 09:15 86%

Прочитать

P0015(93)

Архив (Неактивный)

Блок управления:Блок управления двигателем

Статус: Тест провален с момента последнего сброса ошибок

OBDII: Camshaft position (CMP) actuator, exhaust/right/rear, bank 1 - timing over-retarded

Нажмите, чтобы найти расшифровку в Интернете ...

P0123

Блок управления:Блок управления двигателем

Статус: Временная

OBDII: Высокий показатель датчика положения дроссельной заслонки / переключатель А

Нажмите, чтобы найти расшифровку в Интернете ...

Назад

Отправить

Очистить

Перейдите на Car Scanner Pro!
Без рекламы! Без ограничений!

- _Task to carry out_: Scan the records above for the string "OBDII", then report every line that contains it.

- _Task response_:
OBDII: Camshaft position (CMP) actuator, exhaust/right/rear, bank 1 - timing over-retarded
OBDII: Высокий показатель датчика положения дроссельной заслонки / переключатель А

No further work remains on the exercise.